Aufgaben -
1. Um welchen Betrag wurde laut dem Textabschnitt zum Abtreibungsurteil der New Yorker Haushalt aufgestockt?
2. Fahre mit dem Textabschnitt zum Abtreibungsurteil im Anschluss an seinen letzten Satz fort.

Textabschnitt -
Zahlreiche Unterstützungsangebote

Neben den Ankündigungen Bidens, das Urteil nicht einfach so stehen lassen zu wollen, wurde auch anderweitig „Hilfe“ angeboten. So will etwa New York ein „sicherer Hafen“ für Frauen sein und allen Frauen das „Abtreibungsrecht“ weiterhin uneingeschränkt sichern. „Mit der Freiheitsstatue im Hafen bleibt New York auch immer ein sicherer Hafen für Frauen auf der Suche nach der Freiheit, ihren eigenen Körper zu kontrollieren“, so die New Yorker Gouverneurin Kathy Hochul. Man habe bereits den New Yorker Haushalt um 35 Millionen Dollar aufgestockt, um Abtreibungskliniken besser auszustatten und die Abtreibungskosten von hilfesuchenden Frauen aus anderen Bundesstaaten aufzufangen. Auch der kalifornische Gouverneur Gavin Newsom versprach Unterstützung. Kalifornien habe sich mit Washington und Oregon zusammengeschlossen, um eine Westküsten-Offensive zu bilden und die „reproduktive Freiheit“ in den jeweiligen Bundesstaaten zu schützen, so Newsom.

Gespaltene Meinungen in Österreich

Das höchstgerichtliche Urteil entfachte auch in Österreich erneut eine Diskussion über die derzeitige Abtreibungsregelung. Justizministerin Alma Zadić richtete sich mit einem wütenden Post auf Twitter an die Höchstrichter. Es mache Zadić wütend, dass ein halbes Jahrhundert nach der Einführung des „Rechts auf Abtreibung“, dieses „verfassungsmäßige Recht“ nun abgeschafft werde. Auch ÖVP-Jugendstaatssekretärin Claudia Plakolm hält das Urteil für einen „erschreckenden Rückschritt ins Zeitalter der Engelmacherinnen“ und Frauenministerin Susanne Raab betonte, dass Frauen nicht in illegale Abtreibungen gezwungen werden dürften und dass Fragen der Abtreibung in einer Demokratie in die Hände der Bürgerinnen und Bürger bzw. der Parlamente gehöre.

Der Wiener Diözesansprecher Michael Prüller wies darauf hin, dass doch eigentlich genau das durch das Urteil passiert sei. Im Kern gehe es nämlich nicht darum, ob Abtreibung gut oder böse sei, sondern um die Rückgabe der Hoheit über Abtreibungsgesetze an die Parlamente. Es sei daher ein guter Schritt, der die Demokratie in Amerika und hoffentlich auch Europa stärken könne, so Prüller.  Der Trend, dass Richter mittels einer immer freieren Interpretation die Verfassung ergänzten, was eigentlich den Parlamenten zustünde, werde mit dem Urteil gebremst und das sei ein Meilenstein. Wollten Richter selbst Recht setzen, so sollten sie in die Politik gehen. Das Thema Abtreibung gehöre jedenfalls nicht im Supreme Court verhandelt, sondern im Volk, durch die Politik und die gewählten Volksvertreter, so der Jurist.

Datensätze -
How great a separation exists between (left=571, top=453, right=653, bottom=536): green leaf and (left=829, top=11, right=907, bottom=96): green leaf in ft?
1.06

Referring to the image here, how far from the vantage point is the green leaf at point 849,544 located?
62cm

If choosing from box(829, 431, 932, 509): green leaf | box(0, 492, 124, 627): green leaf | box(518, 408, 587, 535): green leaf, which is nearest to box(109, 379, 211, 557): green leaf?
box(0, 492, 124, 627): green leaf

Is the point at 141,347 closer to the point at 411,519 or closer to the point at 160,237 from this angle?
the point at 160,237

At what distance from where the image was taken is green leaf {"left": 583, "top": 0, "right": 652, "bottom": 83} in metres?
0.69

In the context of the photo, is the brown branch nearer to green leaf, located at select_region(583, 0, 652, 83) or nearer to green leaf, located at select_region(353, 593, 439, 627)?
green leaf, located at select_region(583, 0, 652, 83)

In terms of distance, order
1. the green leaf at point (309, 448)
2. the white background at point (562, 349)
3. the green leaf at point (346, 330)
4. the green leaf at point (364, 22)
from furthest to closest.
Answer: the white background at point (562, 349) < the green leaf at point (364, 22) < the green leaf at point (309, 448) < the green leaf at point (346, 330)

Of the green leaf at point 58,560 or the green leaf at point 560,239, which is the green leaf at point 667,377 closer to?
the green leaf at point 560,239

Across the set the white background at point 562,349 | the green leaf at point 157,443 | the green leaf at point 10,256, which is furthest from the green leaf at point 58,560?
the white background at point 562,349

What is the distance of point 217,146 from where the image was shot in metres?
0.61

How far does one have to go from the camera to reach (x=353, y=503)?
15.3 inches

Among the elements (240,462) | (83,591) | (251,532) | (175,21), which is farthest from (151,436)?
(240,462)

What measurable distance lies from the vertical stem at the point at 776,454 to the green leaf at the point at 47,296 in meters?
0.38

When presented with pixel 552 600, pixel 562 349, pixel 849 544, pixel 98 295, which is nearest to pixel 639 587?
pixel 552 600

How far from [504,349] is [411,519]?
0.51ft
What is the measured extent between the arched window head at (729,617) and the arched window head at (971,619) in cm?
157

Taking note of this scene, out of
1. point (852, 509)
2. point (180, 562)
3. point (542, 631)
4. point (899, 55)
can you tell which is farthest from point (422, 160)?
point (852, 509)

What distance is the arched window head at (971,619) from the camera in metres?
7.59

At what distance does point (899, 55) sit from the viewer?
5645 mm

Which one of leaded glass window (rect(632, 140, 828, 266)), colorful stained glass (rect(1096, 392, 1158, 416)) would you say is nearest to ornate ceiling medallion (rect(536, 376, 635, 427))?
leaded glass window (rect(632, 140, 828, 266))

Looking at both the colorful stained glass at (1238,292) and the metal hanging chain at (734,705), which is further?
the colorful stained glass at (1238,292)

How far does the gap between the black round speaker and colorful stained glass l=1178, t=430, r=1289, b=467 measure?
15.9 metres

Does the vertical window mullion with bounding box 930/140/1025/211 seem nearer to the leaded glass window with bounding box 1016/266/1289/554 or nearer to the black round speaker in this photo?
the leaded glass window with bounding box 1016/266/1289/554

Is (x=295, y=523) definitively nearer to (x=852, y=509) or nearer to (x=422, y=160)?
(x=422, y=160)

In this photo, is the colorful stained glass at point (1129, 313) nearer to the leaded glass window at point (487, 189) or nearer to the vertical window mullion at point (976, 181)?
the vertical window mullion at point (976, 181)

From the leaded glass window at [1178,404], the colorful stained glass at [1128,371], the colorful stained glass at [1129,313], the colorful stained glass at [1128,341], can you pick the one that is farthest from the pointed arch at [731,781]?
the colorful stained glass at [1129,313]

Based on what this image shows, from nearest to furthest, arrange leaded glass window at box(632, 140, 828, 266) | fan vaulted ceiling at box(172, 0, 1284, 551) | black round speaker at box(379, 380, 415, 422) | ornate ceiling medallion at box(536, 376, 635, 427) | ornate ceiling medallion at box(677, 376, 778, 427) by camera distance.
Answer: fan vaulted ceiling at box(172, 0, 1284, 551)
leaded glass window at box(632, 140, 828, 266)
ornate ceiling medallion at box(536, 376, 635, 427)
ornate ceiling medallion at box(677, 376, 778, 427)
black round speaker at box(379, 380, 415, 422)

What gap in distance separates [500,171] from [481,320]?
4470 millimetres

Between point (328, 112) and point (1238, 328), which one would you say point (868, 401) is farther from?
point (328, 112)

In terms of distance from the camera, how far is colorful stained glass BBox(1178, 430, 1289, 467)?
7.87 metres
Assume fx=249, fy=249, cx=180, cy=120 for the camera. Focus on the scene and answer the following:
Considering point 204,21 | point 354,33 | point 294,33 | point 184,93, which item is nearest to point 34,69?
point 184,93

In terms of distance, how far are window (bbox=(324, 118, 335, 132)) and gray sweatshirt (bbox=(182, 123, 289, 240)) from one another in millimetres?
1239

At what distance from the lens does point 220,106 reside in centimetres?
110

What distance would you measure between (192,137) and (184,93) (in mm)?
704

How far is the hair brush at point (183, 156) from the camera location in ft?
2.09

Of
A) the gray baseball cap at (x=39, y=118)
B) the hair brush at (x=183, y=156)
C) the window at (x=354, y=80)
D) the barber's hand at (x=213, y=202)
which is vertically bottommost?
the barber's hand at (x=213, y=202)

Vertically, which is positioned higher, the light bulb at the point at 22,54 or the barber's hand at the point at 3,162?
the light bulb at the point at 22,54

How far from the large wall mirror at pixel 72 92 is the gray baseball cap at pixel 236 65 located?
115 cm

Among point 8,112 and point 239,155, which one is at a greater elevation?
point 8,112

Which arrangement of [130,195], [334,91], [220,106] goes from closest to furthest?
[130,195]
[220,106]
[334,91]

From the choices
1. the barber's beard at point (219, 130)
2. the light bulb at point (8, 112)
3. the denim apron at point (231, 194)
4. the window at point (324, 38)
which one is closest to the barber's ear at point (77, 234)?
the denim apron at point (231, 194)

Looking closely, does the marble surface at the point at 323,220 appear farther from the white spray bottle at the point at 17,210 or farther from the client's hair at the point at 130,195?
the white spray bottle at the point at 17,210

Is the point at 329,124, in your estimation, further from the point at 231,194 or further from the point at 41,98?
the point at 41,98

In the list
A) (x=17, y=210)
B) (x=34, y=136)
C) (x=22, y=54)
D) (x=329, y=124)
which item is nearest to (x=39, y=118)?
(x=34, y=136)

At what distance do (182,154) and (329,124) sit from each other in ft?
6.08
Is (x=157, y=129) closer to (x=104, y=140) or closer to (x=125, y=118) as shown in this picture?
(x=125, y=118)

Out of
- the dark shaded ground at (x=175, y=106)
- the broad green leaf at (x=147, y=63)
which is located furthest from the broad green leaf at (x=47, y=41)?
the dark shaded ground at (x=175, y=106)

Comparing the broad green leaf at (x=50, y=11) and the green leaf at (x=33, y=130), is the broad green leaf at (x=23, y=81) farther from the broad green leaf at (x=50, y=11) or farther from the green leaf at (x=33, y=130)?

Lösungen je Aufgabe -
1. Um 35 Millionen Dollar.

2.
Plonner: „Frauen nach Abtreibung nicht gesünder“

Dass eine Abtreibung keine Gesundheitsleistung und auch kein Menschenrecht sei, bekräftigte die Vorsitzende der Bürgerinitiative #fairändern, Petra Plonner. Frauen seien nach einer Abtreibung nicht „gesünder“, sondern oft schwer traumatisiert. Plonner begrüßt daher die Diskussion über die Folgen und Alternativen einer Abtreibung. Das Thema Abtreibung selbst, aber auch das Leiden nach einer Abtreibung, das sehr viele Frauen betreffe, müsse aus dem Tabu geholt werden, ist sich Plonner sicher. #fairändern stelle sich daher mit der Forderung nach einer anonymen Abtreibungsstatistik und Motivforschung entschieden an die Seite der Frauen. „Niemand darf in einer solchen Notsituation allein gelassen werden. Häufig werden Frauen durch psychische und physische Gewalt zur Abtreibung gedrängt. #fairändern steht für Information, Empowerment, Mut und bestmögliche Unterstützung“, so eine Presseaussendung von #fairändern zum Supreme Court-Urteil.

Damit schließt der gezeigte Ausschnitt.